▶ SET PROBLEM 1: Output the records exactly as they appear, from the line that contains "Is pixel 29" through the end of the records, with both of those lines included.

▶ PASSAGE GIVEN:
......
# I need printer



## Ankur (Mar 29, 2011)

I recently noticed that I will be needing lots of print outs, I think I will buy a printer as it will be worth it.
Which printer company is best. BTW I don't know anything about printers.
My budget is 200 to 250 $ for it.
Please suggest me a good printer for Home use.


----------



## johnb35 (Mar 29, 2011)

Depends on what you mean by lots of printouts.  If you will be printing lots of pages everyday or so then you may want to invest in a laser printer.  If printing a lot of pages is only temporary, you may want to look into getting a printer that has proven lower ink costs such as some kodak and lexmark printers.  I have the Lexmark Pinnacle Pro 901 and its great, cartridges are cheap and it has lots of features like printing to both sides of the paper.


----------



## linux992 (Mar 29, 2011)

Do you need just black and white or color too?


----------



## Ankur (Mar 29, 2011)

I will be printing 50 pages every month on an average. I just need a black and white one. I don't know whats the difference between inkjet and laser printers. But I want the option of both side printing as I have to get hard copies of my C++ programs mostly for next 2 years.
As I told, I have no idea about printers and the maintenance required. So, does the printer have to be maintained with example new ink bottles? Cartridges?
How often do I have to change the Cartridge?
Which printer is best for me for my budget?


----------



## linux992 (Mar 29, 2011)

Samsung ml2525 is a black and white laser printer. It is cheap, you can get cartages that can print 1500 sheets at 5% coverage. The only thing is you can do double sided sheets but you have to do it manually.


----------



## Lexmark 4 (Mar 30, 2011)

*The right printer for you*

Definitely, the best printer will be the one that can best complement your needs. Laser printers, if you will print lots of text documents and inkjet if you will be printing graphics or images. Visit the inkjetsuperstore site to know the best deals that will fit your budget.


----------



## Ankur (Mar 30, 2011)
......
▶ DATA ENTRIES:
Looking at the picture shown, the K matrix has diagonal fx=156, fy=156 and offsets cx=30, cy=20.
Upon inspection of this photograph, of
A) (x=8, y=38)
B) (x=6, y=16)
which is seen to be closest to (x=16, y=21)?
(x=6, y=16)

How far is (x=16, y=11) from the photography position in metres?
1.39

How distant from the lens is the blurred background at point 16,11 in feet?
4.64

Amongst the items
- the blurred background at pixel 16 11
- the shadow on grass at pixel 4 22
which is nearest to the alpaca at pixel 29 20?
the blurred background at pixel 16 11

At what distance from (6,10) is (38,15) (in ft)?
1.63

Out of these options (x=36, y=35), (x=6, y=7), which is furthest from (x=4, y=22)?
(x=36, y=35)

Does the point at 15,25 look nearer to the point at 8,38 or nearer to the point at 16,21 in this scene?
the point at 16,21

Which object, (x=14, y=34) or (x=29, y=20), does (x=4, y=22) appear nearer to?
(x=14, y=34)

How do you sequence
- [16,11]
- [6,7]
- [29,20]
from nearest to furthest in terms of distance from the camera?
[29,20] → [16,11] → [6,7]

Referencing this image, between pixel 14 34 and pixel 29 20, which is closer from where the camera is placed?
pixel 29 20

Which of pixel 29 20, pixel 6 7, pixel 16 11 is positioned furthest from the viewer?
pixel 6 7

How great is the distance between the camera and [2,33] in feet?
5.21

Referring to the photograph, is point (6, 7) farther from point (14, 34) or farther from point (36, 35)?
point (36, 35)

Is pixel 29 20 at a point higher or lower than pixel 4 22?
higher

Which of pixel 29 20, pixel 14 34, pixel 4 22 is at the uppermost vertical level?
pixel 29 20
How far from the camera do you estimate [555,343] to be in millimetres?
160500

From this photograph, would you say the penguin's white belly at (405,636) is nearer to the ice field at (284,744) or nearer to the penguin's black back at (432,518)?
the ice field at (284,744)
......
▶ SET PROBLEM 2: Pick up the forum thread about choosing a home printer where it stops.

▶ EXERCISE RESULT 1:
Is pixel 29 20 at a point higher or lower than pixel 4 22?
higher

Which of pixel 29 20, pixel 14 34, pixel 4 22 is at the uppermost vertical level?
pixel 29 20
How far from the camera do you estimate [555,343] to be in millimetres?
160500

From this photograph, would you say the penguin's white belly at (405,636) is nearer to the ice field at (284,744) or nearer to the penguin's black back at (432,518)?
the ice field at (284,744)

▶ EXERCISE RESULT 2:
linux992 said:


> Samsung ml2525 is a black and white laser printer. It is cheap, you can get cartages that can print 1500 sheets at 5% coverage. The only thing is you can do double sided sheets but you have to do it manually.



Well I want the printer to have double sided printing option. As I won't be able to do so many pages manually.


----------



## andy faith (Mar 30, 2011)

I have an HP Officejet Pro 8000, that's pretty cheap on ink cartridges and you can print double sided, you can even have it on your network rather than plugged into your computer (if you get the right version)
Though it is colour printer (may or may not be useful)


----------



## techno_workers (Mar 30, 2011)

i suggest u hp printer... the features is all in one.. that the printer have a function such as prnit, scan and copy.. i have used this printer almost 3 month.. the catridges is cheap.. my printer brand is HP PRINTER DESKJET F 2400 series..

i hope my info will help you..


----------



## tossy (Mar 31, 2011)

Here are the some best printers and there reviews.
http://reviews.cnet.com/best-printers/


----------



## Lexmark 4 (Apr 6, 2011)

*Printer for home use*

Why don't you try multifunction printers? It is a good choice and will certianly fit in your home. You should also choose the best printer accessories like toners and the paper to be used to be assured of high quality results.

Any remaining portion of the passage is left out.